## Okunacak Metin
14 Ağustos 2007 Salı

ARTICHOKE, ARTICHOKE!!!!!! ....so what????...




Pek güzel bir haftasonunun, pek acıklı sonuçlarını yaşıyorum hala. Bütün gün mide bulantısı, baş ağrısı, sıcak basması, her türlü eklem ağrısı, hayattan soğuma, intihar eğilimi (yeteeer) ile cebelleştim. Yaklaşık bir aydır yediklerime acayip dikkat ediyordum ve hiç alkol almıyordum. Haftasonunda kendimi öyle bir saldım ki vücudum isyan etti. Ne güzel sağlıklı sağlıklı yaşıyorduk, nerden çıktı bu kadar yağ, bu kadar et, bu kadar tuz, bu kadar alkol, bu kadar karbonhidrat???? Hiç acımadım kendime. Canım ne isterse yedim, içtim. Pişman mıyım? Değilim. Cezamı çektim ama akıllandım mı? Hayır. Bunun gibi o kadar çok haftasonum daha olacak ki... Coşup coşup sonra da sürüneceğim. Hayat işte....



İstanbul'dan pek sevdiğimiz (ama sanırım istemeden kırdığım) arkadaşlarımız geldi. Onların vesilesiyle de ilk defa Arap Şükrü'ye gittik. Arap Şükrü biraz Nevizade'ye benzetebileceğimiz bir yer. Çok eğlenceliydi. E tabi artık yaşlandım ben. Bu saatten sonra her türlü yüksek sesli eğlence beni yoruyor. Yanımdaki insanların konuşmalarını anlamak istiyorum, öyle eğleniyorum.

## Yazılı Görevler
a. Okunacak metinde Arap Şükrü hangi yere benzetilmektedir?
b. Okunacak metinde "Pek güzel bir" sözcüklerini içeren ifadeyle başlayıp "sürüneceğim. Hayat işte...." ile sona eren bölümü hiçbir değişiklik yapmadan kopyalayınız.

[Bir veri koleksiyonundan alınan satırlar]
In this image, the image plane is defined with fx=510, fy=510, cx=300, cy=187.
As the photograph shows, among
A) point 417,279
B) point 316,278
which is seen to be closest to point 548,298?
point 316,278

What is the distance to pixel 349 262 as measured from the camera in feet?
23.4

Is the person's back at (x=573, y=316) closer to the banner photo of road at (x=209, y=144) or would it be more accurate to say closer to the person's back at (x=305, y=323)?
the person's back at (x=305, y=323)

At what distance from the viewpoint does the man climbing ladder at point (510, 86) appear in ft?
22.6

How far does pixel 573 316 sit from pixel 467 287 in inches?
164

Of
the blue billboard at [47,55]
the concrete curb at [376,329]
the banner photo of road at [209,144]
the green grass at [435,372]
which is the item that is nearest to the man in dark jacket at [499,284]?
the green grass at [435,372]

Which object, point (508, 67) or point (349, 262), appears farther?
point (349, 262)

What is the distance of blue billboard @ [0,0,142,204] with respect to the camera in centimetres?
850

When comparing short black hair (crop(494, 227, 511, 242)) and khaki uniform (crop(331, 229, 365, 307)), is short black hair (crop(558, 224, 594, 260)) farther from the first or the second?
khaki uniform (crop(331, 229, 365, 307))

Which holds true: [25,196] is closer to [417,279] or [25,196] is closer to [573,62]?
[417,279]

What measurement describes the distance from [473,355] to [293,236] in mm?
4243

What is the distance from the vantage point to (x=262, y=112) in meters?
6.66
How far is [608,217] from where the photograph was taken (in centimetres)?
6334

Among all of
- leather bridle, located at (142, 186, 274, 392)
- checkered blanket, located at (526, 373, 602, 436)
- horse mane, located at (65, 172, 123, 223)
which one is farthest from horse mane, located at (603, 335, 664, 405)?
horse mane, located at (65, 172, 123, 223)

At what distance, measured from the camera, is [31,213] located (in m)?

## Görev Çıktıları
a. Nevizade'ye.

b.
Pek güzel bir haftasonunun, pek acıklı sonuçlarını yaşıyorum hala. Bütün gün mide bulantısı, baş ağrısı, sıcak basması, her türlü eklem ağrısı, hayattan soğuma, intihar eğilimi (yeteeer) ile cebelleştim. Yaklaşık bir aydır yediklerime acayip dikkat ediyordum ve hiç alkol almıyordum. Haftasonunda kendimi öyle bir saldım ki vücudum isyan etti. Ne güzel sağlıklı sağlıklı yaşıyorduk, nerden çıktı bu kadar yağ, bu kadar et, bu kadar tuz, bu kadar alkol, bu kadar karbonhidrat???? Hiç acımadım kendime. Canım ne isterse yedim, içtim. Pişman mıyım? Değilim. Cezamı çektim ama akıllandım mı? Hayır. Bunun gibi o kadar çok haftasonum daha olacak ki... Coşup coşup sonra da sürüneceğim. Hayat işte....